The scope of disability is much wider. WHO defines it as “the result of the interaction between an alteration, lasting or definitive, of one or more motor, sensory or intellectual functions and the obstacles encountered in the material and social environment.” In most developed countries, recent legislation bears the mark of this vision, working on equal rights and opportunities, participation in collective life: access to work, to transport, to public spaces, but also to elective functions.

Overall, disability care can nowadays be defined as a set of measures (legislative, educational, technical) designed to compensate for it. It is in this context that the contributions of technological innovation, which raise great hopes, should be assessed. Where is the fastest progress being made?

The senses: prostheses and software

Many agree on this point, the greatest progress being made concerns the two main sensory handicaps: deafness and blindness.

Concerning deafness, the last prostheses make it possible to limit the noise pollution of background noises and thus facilitate the conversations.

Beyond technology

fiagfyegiagigfaeooseouaeouReducing possible sources of disability remains a priori very useful. It is the meaning, for example, of prevention against rubella, responsible for fetal malformations, road prevention, or a more general fight against the state of misery responsible of severe deficiencies (nutritional deficiencies, mental retardation…). Moreover, technology, however advanced it may be, can do nothing against the social environment, which considerably varies the way one lives with a disability (family conditions, quality of housing, socio-economic level, legislation and the mentality of the country…). Moreover, the diffusion of these new technologies is indeed hampered by its prohibitive prices, due to the lack of a market large enough to make the costs profitable.

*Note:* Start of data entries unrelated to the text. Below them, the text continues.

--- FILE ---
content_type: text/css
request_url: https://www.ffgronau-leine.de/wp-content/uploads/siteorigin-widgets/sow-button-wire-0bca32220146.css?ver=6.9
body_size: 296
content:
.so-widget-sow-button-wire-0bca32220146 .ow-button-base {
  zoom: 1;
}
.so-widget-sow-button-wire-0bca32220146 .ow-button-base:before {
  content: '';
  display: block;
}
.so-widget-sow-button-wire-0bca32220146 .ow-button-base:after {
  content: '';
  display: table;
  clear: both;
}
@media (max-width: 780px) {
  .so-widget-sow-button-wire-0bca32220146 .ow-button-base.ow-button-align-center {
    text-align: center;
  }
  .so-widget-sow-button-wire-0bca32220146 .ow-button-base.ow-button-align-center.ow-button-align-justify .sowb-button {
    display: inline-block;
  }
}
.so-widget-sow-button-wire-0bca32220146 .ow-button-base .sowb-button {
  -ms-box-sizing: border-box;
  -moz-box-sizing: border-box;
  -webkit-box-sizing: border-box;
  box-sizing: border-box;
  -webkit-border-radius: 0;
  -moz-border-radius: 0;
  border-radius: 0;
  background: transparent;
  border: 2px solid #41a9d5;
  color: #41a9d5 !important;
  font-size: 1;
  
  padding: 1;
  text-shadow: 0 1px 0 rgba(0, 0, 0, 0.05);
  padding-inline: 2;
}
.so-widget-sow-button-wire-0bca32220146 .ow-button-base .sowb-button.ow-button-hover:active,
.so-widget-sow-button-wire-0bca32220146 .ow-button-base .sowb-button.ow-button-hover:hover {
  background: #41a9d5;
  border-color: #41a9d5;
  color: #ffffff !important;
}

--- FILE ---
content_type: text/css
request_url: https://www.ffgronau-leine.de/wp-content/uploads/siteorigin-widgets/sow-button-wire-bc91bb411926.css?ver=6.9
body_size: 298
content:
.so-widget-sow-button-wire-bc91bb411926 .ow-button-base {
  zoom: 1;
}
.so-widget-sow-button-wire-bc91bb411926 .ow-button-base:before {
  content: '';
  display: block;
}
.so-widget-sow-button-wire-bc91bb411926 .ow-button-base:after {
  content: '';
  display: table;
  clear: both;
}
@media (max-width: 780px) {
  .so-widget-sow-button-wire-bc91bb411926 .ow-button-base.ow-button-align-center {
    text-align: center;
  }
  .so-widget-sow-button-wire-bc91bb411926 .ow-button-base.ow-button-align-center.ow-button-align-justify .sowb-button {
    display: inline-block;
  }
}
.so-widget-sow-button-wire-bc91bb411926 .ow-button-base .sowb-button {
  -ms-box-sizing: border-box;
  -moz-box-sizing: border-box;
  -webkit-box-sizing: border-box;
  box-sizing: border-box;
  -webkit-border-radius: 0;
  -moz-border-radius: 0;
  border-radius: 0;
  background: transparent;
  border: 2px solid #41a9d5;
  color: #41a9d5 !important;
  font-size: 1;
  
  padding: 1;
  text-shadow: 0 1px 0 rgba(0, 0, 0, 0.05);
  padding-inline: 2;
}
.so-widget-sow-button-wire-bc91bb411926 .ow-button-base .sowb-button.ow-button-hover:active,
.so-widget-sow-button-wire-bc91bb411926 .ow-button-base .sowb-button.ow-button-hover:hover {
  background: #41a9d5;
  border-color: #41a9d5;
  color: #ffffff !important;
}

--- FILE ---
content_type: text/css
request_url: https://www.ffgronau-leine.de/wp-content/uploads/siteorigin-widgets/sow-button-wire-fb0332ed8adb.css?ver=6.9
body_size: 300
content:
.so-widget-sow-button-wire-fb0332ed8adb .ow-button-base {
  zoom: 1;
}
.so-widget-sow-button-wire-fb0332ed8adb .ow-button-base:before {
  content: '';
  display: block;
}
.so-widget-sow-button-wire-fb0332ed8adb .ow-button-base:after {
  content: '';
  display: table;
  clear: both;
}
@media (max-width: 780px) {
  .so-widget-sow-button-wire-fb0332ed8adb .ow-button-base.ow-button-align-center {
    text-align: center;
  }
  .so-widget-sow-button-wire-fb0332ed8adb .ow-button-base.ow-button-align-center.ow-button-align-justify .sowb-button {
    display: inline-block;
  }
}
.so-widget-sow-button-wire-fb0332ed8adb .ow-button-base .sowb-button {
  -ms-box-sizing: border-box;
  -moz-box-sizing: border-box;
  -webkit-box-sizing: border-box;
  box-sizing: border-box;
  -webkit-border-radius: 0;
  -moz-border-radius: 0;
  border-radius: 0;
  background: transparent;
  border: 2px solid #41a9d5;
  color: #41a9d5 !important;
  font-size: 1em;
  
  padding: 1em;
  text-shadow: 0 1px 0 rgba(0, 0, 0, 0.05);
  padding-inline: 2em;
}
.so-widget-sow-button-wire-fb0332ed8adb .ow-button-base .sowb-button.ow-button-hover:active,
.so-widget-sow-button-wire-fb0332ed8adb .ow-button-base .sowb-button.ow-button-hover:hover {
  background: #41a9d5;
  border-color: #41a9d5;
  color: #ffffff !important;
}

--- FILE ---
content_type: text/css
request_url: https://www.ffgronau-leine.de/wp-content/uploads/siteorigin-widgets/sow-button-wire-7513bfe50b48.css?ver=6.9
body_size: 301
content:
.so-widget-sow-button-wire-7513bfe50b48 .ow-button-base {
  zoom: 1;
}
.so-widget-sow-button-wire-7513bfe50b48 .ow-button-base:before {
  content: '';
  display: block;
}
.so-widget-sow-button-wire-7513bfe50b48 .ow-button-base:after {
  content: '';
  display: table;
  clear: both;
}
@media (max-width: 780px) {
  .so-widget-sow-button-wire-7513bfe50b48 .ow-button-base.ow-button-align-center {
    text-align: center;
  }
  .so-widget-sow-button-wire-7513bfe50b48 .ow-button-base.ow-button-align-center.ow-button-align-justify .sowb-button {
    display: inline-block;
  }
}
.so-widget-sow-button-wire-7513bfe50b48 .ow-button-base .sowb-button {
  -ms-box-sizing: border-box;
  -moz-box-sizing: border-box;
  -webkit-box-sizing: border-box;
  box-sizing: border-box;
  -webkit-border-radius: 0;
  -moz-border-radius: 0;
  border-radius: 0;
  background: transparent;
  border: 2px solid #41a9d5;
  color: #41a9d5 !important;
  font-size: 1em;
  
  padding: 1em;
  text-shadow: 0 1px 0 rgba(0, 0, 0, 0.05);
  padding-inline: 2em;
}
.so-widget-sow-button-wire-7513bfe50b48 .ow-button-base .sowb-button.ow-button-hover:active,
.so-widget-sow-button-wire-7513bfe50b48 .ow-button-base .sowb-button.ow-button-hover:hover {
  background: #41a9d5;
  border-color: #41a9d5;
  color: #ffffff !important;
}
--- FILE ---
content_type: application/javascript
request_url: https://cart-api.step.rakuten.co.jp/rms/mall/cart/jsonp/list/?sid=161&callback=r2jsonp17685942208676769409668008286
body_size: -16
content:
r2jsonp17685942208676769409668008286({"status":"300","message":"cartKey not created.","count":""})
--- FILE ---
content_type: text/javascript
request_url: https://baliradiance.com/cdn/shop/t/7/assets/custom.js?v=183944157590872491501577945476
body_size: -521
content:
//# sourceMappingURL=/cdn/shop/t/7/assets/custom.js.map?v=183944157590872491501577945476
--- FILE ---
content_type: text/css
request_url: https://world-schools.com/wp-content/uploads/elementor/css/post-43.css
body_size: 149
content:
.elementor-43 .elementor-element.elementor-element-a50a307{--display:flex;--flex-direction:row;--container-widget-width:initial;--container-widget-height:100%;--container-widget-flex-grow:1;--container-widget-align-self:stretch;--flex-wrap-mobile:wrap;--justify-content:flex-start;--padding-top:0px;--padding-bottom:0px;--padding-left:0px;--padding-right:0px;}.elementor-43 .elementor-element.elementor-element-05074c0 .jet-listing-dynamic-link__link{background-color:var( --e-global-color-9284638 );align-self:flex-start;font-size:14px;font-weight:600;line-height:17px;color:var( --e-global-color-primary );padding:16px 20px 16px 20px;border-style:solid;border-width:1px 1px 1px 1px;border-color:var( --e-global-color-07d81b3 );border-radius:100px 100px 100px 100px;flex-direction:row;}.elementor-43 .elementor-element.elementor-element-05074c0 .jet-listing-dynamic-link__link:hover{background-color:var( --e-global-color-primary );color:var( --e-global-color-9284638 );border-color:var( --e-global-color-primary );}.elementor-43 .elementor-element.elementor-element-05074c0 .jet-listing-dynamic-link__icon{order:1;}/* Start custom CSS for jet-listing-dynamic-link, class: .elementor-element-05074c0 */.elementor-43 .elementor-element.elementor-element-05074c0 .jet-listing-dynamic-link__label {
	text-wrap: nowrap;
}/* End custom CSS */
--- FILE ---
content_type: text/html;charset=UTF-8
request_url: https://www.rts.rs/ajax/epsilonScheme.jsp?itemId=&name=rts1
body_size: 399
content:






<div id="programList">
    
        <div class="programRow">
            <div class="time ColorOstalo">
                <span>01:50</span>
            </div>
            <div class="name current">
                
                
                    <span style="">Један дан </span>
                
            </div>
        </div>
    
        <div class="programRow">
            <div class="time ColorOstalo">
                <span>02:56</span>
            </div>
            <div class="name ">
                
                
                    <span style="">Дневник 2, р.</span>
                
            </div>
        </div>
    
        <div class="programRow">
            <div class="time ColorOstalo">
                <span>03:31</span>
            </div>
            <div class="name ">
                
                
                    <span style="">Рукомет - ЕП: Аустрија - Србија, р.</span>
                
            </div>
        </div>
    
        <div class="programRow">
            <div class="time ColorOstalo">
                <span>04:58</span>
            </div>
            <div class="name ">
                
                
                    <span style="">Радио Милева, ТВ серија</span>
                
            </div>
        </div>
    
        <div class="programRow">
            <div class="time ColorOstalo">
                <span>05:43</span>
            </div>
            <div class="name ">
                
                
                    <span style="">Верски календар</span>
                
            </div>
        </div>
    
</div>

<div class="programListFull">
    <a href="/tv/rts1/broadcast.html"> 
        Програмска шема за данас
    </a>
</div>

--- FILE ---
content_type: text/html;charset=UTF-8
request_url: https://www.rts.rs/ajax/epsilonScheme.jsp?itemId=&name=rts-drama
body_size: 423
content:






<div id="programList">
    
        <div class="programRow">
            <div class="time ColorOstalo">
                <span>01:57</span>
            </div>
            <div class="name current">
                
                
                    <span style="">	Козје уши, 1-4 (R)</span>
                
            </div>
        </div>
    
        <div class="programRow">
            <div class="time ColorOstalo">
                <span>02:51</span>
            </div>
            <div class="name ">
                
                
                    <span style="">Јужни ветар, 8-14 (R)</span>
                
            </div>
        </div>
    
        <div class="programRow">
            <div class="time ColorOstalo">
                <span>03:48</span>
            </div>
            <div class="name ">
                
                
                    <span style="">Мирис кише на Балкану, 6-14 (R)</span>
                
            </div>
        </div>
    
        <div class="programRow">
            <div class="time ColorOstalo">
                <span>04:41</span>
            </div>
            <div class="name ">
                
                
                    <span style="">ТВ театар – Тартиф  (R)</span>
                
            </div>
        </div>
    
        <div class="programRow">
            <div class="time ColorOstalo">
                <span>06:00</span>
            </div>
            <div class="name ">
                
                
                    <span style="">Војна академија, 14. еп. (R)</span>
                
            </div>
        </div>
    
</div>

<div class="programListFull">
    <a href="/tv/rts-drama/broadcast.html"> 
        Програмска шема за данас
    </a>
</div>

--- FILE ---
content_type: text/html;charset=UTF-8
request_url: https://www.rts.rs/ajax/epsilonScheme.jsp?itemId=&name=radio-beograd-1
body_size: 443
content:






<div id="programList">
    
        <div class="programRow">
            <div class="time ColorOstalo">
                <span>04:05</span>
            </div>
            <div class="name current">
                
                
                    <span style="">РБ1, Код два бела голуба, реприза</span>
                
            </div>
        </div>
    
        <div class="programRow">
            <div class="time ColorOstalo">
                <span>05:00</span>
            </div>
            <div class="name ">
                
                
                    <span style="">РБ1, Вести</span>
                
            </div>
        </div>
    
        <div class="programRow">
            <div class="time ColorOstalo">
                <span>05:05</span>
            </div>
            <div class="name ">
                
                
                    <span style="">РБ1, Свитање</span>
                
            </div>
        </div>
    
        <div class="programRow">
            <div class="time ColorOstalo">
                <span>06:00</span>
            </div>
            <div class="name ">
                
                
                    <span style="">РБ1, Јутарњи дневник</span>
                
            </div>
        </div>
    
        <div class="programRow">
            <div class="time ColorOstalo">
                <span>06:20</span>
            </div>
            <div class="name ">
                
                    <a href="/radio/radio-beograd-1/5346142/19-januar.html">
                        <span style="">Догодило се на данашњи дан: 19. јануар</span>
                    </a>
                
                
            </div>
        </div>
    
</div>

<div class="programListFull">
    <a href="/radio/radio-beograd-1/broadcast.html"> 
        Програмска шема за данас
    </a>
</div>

Disability as a source of innovation?

Contact lenses to control your blood sugar. Sounds crazy? No it is not.

Simplifying diabetes monitoring? This is the objective of the pharmaceutical group Novartis, in partnership with the giant Google. Starting from the principle that the modification of the glucose level in the blood is perceptible, with a delay of a few minutes, in the tears, they developed a prototype of lenses having a glucose sensor and a wireless antenna, in order to be able to transmit the information to a connected device, of type tablet or Smartphone. Read thisĀ comparatif lentilles contact to find more!

Considered technologically feasible, this innovation, which is still in its early stages of development, could become a less restrictive alternative to blood glucose meters based on a patient’s blood sample.